REQUIRED TASK 1
Rewrite the spatial reasoning listing from the line with "Viewing the scene" to the line with "Result: 7.41", keeping the requests, and shift every number in the answers (pixel coordinates, box bounds and the distance) up by 60.

TEXT PASSAGE

········

Therefore, there is not a third payer that can replace the State in this kind of services, and in fact, what’s needed in order to answer to the actual issues, it is to recur to massive doses of social innovation, intended as the elaboration of new models aiming at improving effectiveness and efficiency of social services offers, both public and private, minimizing social expenses charged on citizens and at the same time maximizing the quality of the impact to the whole community. This paper will attempt to research the best way to get out from this kind of issues as much positive externalities as possible.

1. The Problem
Innovation, and more specifically social innovation, is tied up to the theme of the new technologies and start-ups and viewed as a tool to promote it. Actual debates about the economic growth in
Europe, indeed, concern the development of new tools to help social innovations exploiting. The recent Italian law decree for the development (into force since 2012) has finally put start-ups in the very top of the agenda, also foreseeing fiscal incentives. However, despite several efforts, unfortunately we cannot have a lot of expectations from start-ups industry, in particular high-tech ones, because of the lack, all over Europe and not only in Italy, of an effective venture capital market that constitutes, so far, the essential fuel for this sector. While in USA social venturists as well as venture capitalists are very active, in Italy too little attention is given to social innovation, which contrarily is arousing into the other communitarian countries more and more interest and that recently the EU has promoted with its “Social Business Initiative”.

········

Spatial reasoning listing:
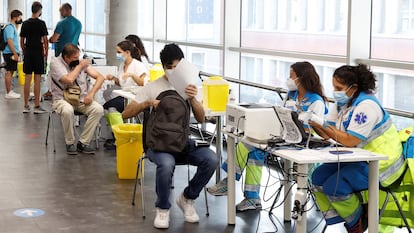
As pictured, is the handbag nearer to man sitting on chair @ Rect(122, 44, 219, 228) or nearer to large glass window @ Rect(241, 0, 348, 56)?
man sitting on chair @ Rect(122, 44, 219, 228)

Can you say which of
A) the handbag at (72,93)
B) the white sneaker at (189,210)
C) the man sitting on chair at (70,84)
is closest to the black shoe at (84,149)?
the man sitting on chair at (70,84)

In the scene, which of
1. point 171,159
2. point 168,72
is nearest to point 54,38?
point 168,72

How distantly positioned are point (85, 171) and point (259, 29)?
7.16 metres

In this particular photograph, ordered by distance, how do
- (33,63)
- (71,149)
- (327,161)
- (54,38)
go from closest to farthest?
1. (327,161)
2. (71,149)
3. (33,63)
4. (54,38)

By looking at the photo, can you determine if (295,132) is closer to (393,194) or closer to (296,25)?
(393,194)

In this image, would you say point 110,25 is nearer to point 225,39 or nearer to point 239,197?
point 225,39

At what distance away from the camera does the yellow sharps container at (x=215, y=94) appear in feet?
17.9

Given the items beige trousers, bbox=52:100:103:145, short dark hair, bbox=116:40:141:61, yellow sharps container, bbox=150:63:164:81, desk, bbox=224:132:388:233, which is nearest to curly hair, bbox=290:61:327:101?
desk, bbox=224:132:388:233

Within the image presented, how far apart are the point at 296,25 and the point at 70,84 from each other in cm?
641

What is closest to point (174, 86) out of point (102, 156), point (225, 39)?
point (102, 156)

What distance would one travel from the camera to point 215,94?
18.0ft

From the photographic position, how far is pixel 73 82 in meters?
7.21

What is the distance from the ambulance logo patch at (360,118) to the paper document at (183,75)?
1260 mm

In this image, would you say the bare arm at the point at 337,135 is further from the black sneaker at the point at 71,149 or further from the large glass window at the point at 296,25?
the large glass window at the point at 296,25
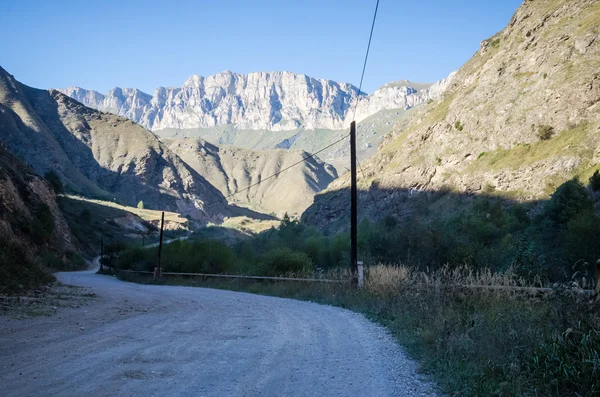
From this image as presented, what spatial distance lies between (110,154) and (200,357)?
554ft

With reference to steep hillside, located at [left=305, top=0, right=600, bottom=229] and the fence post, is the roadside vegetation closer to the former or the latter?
the fence post

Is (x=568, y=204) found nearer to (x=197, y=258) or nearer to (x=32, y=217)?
(x=197, y=258)

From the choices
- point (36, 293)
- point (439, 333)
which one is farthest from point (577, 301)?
point (36, 293)

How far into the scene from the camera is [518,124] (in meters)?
58.2

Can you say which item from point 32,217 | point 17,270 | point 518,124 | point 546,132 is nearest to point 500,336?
point 17,270

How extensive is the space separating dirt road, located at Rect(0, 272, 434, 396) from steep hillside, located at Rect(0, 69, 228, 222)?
448 ft

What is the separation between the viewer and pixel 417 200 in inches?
2581

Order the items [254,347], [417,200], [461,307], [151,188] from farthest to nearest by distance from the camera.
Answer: [151,188]
[417,200]
[461,307]
[254,347]

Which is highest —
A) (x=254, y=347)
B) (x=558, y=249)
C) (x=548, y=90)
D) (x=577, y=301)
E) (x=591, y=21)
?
(x=591, y=21)

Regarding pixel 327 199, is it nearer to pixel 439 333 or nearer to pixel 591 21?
pixel 591 21

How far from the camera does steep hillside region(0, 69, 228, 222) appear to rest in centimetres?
14712

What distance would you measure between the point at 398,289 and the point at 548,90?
2044 inches

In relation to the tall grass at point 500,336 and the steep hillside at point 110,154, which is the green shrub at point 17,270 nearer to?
the tall grass at point 500,336

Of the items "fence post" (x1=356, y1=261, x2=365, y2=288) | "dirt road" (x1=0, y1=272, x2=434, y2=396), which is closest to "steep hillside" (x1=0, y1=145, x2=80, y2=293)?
"fence post" (x1=356, y1=261, x2=365, y2=288)
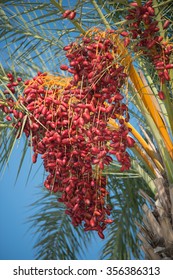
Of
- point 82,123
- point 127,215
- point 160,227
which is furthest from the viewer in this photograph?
point 127,215

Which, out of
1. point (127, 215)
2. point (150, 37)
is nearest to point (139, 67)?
point (150, 37)

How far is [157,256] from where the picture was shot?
285cm

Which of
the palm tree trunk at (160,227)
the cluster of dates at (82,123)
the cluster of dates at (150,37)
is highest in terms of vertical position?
the cluster of dates at (150,37)

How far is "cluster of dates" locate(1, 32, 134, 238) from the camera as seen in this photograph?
88.9 inches

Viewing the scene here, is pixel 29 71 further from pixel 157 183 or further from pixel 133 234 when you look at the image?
pixel 133 234

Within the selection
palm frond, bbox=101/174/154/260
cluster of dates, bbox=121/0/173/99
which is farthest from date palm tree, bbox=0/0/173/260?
palm frond, bbox=101/174/154/260

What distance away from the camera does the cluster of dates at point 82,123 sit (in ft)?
Result: 7.41

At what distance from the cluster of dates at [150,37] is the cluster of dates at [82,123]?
121 mm

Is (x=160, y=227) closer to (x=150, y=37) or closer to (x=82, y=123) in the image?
(x=82, y=123)

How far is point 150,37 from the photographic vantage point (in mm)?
2238

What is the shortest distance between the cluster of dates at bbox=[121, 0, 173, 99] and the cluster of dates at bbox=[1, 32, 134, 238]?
0.40ft

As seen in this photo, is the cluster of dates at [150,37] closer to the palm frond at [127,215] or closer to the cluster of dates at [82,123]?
the cluster of dates at [82,123]

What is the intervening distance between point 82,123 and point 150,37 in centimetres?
45

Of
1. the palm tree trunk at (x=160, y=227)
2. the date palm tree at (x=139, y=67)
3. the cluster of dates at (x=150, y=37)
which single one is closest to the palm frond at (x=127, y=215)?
the date palm tree at (x=139, y=67)
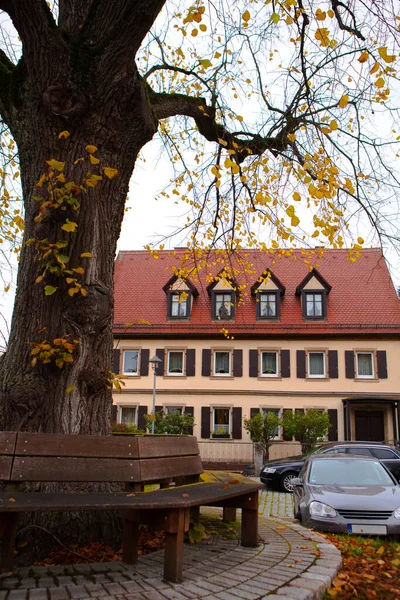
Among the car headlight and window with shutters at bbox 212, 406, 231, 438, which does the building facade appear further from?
the car headlight

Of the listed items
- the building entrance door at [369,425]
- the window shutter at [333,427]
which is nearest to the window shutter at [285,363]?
the window shutter at [333,427]

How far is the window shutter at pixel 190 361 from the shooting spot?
30.9 m

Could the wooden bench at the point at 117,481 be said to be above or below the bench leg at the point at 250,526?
above

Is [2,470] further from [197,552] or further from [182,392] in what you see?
[182,392]

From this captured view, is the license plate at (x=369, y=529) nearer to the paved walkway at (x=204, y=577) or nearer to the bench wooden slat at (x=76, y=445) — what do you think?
the paved walkway at (x=204, y=577)

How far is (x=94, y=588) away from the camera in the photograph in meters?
3.89

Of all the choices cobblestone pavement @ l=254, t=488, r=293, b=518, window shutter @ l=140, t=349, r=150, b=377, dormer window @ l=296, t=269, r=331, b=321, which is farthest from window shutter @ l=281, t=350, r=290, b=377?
cobblestone pavement @ l=254, t=488, r=293, b=518

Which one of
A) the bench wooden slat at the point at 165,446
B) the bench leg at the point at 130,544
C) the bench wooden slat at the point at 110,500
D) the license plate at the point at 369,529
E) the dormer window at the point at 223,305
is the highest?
the dormer window at the point at 223,305

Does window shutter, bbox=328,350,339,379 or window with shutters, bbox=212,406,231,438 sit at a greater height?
window shutter, bbox=328,350,339,379

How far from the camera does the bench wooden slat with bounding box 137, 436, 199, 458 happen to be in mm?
5007

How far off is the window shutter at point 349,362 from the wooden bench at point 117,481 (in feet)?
→ 83.4

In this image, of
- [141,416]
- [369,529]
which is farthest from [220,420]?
[369,529]

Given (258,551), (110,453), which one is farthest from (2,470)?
(258,551)

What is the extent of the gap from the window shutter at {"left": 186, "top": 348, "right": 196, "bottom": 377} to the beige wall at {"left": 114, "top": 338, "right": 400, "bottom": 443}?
222mm
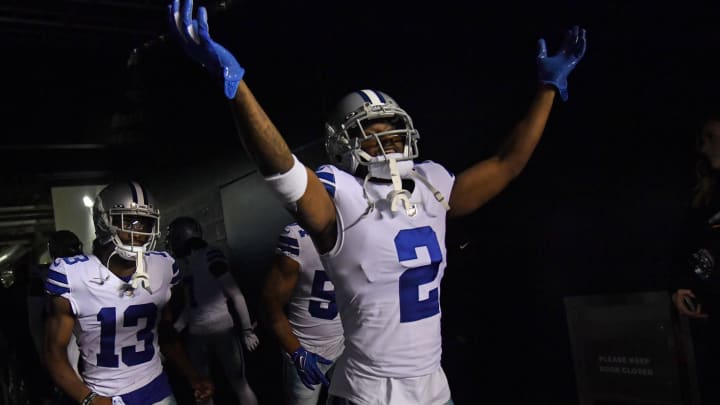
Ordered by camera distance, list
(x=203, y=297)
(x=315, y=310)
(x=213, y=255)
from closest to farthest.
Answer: (x=315, y=310) < (x=213, y=255) < (x=203, y=297)

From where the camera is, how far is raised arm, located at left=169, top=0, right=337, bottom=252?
1710 mm

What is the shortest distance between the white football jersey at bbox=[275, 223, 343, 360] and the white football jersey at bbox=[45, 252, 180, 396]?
83 centimetres

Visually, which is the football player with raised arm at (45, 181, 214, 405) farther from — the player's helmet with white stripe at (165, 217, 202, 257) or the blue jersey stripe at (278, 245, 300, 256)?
the player's helmet with white stripe at (165, 217, 202, 257)

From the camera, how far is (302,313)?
149 inches

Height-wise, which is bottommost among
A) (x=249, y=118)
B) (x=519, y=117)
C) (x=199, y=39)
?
(x=249, y=118)

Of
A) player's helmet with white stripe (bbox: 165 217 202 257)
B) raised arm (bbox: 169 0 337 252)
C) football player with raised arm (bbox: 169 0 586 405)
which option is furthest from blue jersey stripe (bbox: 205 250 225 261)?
raised arm (bbox: 169 0 337 252)

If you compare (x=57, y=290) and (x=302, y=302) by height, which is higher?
(x=57, y=290)

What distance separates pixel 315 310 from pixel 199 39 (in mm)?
2242

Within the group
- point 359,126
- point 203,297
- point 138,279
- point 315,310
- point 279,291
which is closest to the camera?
point 359,126

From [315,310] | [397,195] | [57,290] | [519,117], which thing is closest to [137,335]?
[57,290]

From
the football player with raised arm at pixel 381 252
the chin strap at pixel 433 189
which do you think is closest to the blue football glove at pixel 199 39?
the football player with raised arm at pixel 381 252

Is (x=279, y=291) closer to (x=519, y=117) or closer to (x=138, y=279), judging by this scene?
(x=138, y=279)

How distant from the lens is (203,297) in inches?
207

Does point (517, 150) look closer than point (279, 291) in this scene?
Yes
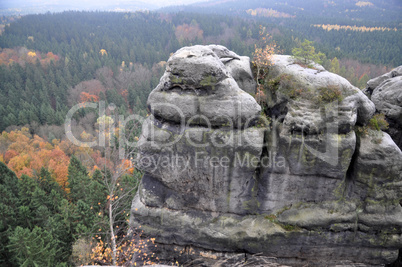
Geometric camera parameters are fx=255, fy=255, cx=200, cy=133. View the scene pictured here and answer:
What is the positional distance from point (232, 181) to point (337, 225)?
19.3ft

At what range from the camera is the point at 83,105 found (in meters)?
59.8

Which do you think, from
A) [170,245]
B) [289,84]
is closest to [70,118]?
[170,245]

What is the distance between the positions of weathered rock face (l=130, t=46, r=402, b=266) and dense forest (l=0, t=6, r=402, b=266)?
3.01 m

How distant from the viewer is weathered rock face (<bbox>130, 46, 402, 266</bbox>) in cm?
1255

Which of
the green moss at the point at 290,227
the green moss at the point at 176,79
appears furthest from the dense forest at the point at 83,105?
the green moss at the point at 290,227

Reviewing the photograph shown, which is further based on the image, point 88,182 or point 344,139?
point 88,182

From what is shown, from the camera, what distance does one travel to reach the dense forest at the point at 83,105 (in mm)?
20266

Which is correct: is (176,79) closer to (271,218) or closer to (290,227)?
(271,218)

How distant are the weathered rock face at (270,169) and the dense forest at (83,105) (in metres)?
3.01

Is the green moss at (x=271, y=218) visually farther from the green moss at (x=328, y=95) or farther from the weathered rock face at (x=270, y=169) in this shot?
the green moss at (x=328, y=95)

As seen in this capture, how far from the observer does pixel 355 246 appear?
13750mm

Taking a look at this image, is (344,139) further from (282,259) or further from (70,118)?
(70,118)

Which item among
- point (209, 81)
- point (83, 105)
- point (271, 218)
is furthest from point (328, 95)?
point (83, 105)

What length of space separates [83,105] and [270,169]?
5663 centimetres
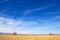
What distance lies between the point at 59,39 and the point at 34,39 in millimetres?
6246

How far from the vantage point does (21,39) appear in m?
31.9

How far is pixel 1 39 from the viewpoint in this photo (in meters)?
30.2

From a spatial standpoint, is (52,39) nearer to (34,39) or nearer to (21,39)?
(34,39)

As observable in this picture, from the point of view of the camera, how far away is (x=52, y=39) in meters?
32.5

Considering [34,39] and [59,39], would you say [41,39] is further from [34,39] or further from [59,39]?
[59,39]

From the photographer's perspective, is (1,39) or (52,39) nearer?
(1,39)

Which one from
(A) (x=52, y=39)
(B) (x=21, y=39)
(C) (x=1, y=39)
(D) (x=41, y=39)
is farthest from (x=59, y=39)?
(C) (x=1, y=39)

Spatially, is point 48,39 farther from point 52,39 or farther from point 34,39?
point 34,39

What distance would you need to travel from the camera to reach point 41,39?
32.6m

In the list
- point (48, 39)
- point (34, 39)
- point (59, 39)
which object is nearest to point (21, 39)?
point (34, 39)

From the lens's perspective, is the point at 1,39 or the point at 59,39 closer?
the point at 1,39

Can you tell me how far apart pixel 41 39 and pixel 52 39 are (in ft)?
8.96

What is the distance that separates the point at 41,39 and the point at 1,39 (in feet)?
32.1

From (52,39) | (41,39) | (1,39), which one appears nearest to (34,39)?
(41,39)
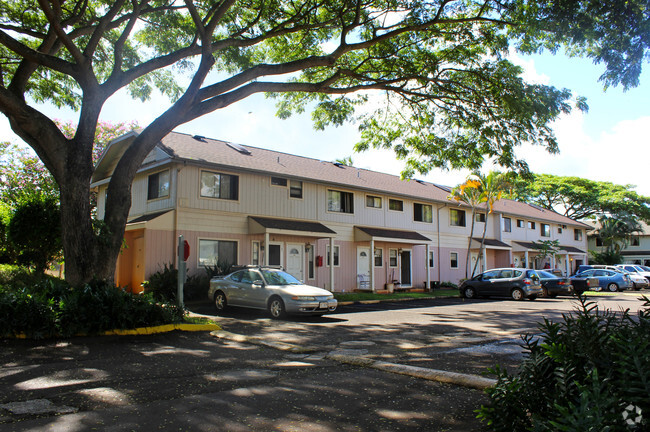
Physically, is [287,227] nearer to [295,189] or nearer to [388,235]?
[295,189]

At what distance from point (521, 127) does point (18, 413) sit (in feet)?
48.1

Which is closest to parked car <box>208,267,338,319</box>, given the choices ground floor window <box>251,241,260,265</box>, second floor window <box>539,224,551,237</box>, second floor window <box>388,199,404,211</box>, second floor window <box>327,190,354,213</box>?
ground floor window <box>251,241,260,265</box>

········

REQUIRED TASK 2
Repeat the passage on social innovation word for word, from "Therefore, there is" to "externalities as possible.".

COMPLETE RESPONSE 1
Viewing the scene here, is pixel 29 71 further from pixel 157 183 or further from pixel 133 234 when you look at the image?
pixel 193 294

Within the selection
palm frond, bbox=101/174/154/260
cluster of dates, bbox=121/0/173/99
which is farthest from date palm tree, bbox=0/0/173/260?
palm frond, bbox=161/234/214/320

What distance away from the camera does the cluster of dates at point 82,123 sit (in ft)?
Result: 67.41

COMPLETE RESPONSE 2
Therefore, there is not a third payer that can replace the State in this kind of services, and in fact, what’s needed in order to answer to the actual issues, it is to recur to massive doses of social innovation, intended as the elaboration of new models aiming at improving effectiveness and efficiency of social services offers, both public and private, minimizing social expenses charged on citizens and at the same time maximizing the quality of the impact to the whole community. This paper will attempt to research the best way to get out from this kind of issues as much positive externalities as possible.